ECONOMY

How to reform public contracts?

Giorgos Souflias, 63, the new environment, physical planning and public works minister, must deal with an urgent problem: the completion of certain infrastructure projects related to the Athens Olympics, chief of which is the stalled reconstruction of the marathon route. Beyond this, Souflias will have to implement New Democracy’s promised reforms in the way public contracts are awarded. The area, full of charges of government collusion with certain contractors and of «fixing» tenders, was one in which New Democracy, in opposition, excelled at portraying the previous government as beholden to certain business interests.
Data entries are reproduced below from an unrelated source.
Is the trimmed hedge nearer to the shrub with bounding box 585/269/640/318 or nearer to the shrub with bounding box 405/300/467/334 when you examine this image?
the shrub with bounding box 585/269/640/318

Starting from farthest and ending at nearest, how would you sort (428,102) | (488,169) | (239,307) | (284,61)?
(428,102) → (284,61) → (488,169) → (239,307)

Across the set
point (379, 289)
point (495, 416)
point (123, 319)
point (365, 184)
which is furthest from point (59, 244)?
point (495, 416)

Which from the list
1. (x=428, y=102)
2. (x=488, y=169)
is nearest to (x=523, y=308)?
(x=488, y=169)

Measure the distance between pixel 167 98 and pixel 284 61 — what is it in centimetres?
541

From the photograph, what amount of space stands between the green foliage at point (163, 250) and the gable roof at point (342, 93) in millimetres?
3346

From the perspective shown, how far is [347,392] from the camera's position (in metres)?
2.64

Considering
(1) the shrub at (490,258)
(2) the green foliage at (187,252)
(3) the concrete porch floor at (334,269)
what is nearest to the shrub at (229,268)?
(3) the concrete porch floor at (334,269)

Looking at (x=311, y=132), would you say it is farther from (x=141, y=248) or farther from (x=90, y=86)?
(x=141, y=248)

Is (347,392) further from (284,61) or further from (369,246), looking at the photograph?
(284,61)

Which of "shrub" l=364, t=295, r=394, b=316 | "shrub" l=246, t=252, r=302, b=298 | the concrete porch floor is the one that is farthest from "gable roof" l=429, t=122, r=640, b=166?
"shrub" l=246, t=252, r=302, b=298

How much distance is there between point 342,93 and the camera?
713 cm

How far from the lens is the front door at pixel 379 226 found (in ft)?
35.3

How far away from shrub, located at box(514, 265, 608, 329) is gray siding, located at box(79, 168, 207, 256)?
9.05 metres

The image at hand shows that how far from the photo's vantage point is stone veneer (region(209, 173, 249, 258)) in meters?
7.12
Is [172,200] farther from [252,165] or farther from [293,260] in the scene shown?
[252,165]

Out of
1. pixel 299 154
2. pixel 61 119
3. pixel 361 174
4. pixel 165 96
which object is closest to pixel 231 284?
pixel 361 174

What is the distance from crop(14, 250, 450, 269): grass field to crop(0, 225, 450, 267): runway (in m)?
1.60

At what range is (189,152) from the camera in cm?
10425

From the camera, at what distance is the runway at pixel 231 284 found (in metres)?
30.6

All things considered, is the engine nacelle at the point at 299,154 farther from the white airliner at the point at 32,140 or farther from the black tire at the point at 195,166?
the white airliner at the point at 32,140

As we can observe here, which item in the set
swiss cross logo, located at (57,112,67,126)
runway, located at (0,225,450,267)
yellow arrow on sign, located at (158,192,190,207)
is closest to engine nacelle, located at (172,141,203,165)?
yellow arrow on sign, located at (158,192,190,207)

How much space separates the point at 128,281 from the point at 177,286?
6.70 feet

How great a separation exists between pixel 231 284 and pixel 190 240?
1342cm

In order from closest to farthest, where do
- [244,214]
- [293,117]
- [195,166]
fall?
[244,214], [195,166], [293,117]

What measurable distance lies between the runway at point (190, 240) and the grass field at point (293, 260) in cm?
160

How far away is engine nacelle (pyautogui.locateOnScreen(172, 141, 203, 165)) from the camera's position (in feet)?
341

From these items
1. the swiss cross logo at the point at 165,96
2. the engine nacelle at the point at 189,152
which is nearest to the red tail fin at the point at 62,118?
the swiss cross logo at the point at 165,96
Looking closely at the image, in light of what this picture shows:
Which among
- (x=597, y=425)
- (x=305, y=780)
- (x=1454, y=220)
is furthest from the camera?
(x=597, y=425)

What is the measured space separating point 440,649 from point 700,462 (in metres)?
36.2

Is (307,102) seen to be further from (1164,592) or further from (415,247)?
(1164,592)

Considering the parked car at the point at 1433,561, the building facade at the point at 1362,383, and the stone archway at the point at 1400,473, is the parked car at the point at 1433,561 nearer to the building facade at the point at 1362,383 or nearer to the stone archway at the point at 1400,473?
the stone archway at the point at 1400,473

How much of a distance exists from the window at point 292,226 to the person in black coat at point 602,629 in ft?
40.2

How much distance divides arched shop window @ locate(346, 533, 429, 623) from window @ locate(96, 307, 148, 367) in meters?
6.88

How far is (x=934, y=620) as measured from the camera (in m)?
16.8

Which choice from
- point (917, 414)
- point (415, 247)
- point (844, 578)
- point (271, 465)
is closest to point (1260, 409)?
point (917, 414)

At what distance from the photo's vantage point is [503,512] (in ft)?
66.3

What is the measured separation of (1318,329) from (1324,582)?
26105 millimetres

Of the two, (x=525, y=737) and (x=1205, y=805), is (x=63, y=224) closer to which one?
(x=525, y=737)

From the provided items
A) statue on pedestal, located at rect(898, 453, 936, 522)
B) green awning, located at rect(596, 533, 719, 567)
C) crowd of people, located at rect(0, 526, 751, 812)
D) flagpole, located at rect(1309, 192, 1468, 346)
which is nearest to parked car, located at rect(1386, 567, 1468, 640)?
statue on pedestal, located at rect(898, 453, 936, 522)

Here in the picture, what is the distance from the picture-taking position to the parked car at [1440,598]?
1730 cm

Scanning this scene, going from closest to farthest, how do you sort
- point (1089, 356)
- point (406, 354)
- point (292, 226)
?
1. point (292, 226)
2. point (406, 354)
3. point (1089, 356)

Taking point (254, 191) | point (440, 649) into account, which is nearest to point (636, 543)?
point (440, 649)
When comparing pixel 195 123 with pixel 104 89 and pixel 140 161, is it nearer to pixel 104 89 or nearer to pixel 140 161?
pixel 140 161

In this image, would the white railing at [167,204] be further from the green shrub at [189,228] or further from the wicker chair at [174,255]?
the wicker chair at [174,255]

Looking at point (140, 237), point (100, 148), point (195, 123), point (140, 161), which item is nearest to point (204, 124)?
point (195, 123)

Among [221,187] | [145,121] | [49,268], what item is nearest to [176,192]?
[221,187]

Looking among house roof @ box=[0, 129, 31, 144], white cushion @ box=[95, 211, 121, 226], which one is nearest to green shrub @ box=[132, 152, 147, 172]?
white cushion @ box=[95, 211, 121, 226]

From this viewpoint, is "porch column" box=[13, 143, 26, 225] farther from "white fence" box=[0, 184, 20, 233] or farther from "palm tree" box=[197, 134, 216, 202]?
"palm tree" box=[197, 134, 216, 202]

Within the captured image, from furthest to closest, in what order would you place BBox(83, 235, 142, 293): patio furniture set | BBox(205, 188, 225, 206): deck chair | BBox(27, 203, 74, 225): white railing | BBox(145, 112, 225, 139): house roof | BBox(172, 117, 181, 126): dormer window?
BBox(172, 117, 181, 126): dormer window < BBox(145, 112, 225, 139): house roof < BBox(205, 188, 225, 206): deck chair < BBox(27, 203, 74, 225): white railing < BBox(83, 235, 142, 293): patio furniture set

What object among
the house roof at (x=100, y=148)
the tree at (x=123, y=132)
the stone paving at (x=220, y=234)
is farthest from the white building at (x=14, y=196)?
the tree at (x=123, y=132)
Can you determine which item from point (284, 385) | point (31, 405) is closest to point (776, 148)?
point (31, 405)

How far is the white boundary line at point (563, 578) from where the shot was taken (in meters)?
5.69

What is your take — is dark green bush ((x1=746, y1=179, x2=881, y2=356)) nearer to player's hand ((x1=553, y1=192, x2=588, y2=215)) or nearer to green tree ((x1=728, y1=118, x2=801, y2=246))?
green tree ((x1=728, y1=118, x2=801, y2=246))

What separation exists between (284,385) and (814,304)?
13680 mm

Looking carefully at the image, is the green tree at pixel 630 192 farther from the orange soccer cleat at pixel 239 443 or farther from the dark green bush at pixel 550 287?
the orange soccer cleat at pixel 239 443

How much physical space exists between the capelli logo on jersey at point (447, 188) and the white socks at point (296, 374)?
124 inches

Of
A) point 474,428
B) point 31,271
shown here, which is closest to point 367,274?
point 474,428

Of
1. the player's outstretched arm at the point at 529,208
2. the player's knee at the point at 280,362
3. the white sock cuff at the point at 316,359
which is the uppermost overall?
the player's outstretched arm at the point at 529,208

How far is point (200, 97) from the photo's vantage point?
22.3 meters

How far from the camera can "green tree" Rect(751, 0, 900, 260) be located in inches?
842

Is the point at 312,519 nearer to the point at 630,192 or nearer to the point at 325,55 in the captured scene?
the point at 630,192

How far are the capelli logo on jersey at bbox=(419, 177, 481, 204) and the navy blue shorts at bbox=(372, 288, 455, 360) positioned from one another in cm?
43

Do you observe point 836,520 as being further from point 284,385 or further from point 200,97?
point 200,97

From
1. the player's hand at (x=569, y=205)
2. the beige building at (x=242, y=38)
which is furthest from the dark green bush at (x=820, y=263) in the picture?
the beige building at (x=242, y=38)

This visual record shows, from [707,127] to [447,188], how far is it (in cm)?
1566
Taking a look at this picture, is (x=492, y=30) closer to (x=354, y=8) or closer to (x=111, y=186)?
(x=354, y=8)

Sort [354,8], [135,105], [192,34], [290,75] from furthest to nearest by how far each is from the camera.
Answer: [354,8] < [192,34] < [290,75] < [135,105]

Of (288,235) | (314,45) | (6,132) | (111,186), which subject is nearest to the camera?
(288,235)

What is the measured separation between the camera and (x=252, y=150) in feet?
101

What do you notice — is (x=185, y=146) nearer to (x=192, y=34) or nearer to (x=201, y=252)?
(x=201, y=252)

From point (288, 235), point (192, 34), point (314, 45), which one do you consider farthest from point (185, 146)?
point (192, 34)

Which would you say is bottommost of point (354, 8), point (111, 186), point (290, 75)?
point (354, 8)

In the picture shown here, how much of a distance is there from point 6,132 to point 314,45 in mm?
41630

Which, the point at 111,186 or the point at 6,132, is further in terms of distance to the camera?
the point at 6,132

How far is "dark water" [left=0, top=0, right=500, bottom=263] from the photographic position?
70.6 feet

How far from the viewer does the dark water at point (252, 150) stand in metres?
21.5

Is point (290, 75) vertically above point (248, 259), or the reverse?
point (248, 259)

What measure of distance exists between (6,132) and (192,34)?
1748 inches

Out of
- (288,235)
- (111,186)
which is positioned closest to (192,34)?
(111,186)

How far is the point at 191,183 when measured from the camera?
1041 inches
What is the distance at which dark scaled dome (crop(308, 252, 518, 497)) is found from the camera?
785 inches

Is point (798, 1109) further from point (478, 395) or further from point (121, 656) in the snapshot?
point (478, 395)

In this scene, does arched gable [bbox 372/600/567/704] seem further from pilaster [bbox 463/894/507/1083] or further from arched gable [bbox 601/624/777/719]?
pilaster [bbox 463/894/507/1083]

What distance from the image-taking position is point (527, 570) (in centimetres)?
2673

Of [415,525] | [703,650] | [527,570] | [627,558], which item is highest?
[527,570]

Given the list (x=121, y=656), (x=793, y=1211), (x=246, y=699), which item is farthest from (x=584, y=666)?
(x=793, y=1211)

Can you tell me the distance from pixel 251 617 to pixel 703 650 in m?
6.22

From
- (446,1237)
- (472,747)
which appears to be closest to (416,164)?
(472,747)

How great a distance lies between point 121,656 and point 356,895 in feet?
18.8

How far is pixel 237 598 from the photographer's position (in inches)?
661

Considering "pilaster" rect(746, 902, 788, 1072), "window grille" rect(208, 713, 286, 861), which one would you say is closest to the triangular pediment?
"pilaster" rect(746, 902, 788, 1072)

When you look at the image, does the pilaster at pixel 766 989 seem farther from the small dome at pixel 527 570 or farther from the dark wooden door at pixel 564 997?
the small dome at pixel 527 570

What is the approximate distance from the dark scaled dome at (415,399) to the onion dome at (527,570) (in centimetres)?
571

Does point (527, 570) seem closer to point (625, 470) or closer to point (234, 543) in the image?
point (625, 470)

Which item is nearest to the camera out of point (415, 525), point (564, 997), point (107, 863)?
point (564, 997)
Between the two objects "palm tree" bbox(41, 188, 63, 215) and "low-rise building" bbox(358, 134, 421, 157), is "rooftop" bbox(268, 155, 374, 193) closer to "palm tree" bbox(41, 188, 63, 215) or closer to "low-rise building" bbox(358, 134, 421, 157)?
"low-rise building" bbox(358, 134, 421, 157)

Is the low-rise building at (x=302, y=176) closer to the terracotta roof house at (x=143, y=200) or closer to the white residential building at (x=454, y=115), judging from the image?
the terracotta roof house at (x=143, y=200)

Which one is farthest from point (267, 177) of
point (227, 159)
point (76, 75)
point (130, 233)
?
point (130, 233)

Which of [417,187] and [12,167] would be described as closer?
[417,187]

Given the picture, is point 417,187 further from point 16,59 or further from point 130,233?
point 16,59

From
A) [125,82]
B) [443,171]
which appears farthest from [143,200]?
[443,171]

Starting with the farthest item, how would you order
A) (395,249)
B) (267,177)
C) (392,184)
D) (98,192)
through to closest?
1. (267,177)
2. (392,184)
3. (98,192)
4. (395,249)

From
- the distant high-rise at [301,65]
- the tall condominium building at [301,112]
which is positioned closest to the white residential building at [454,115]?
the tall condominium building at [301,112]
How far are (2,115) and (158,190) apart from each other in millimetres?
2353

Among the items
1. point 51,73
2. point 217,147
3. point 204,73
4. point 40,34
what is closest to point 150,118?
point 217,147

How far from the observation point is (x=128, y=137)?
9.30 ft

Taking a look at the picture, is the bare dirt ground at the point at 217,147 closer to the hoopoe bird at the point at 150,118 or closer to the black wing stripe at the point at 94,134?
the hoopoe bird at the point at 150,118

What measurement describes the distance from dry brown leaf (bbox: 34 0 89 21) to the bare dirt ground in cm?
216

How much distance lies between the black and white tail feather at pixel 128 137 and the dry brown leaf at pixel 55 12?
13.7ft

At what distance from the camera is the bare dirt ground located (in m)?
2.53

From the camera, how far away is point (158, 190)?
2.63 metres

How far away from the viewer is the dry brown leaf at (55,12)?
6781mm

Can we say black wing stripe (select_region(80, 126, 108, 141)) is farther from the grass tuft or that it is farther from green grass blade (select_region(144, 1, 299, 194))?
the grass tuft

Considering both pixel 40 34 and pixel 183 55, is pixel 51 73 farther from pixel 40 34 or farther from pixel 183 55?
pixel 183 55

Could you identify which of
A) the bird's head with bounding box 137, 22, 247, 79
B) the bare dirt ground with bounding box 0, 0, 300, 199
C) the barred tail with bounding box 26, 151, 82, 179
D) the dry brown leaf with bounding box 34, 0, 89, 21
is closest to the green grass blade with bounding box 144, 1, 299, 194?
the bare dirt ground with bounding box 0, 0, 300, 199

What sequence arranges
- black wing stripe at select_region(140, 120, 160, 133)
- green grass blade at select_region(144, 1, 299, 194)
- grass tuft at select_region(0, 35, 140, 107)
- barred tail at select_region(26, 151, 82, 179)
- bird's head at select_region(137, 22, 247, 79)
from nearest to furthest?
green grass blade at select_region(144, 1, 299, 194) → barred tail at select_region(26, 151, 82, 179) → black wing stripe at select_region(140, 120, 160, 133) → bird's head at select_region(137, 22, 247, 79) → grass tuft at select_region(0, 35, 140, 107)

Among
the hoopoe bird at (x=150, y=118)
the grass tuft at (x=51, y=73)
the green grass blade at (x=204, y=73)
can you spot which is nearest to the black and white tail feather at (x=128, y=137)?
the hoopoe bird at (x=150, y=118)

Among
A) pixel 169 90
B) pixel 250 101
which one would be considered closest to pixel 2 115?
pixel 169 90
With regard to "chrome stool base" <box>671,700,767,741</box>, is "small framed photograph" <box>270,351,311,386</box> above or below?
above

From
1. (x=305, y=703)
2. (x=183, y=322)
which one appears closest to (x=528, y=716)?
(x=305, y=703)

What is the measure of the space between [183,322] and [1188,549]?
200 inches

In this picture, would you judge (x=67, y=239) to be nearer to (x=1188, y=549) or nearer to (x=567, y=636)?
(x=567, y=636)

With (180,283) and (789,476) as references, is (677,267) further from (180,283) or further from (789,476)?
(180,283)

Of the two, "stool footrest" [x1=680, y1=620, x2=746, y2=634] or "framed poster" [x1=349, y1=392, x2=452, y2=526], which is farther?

Certain contractors – most notably Michaniki, which, however, received its share of public projects – view the change of government as a godsend, an opportunity to take revenge on their rivals, mainly the Hellenic Technodomiki-TEV-Aktor group. Souflias will have the difficult task of avoiding any appearances of merely switching favorites. At the heart of the problem is the method by which public projects are awarded, a mathematical formula which major contractors found they could too easily manipulate to their advantage. The European Union had asked the previous government to change the awarding method. The alternative, however – awarding the project to the lowest bidder – is full of pitfalls and can be manipulated just as easily. Souflias’s deputy ministers are 43-year-old Stavros Kaloyiannis and 68-year-old Themistoklis Xanthopoulos, a professor and former head of the Public Power Corporation. All three are engineers by profession, not a good sign for the ministry’s «environment» part.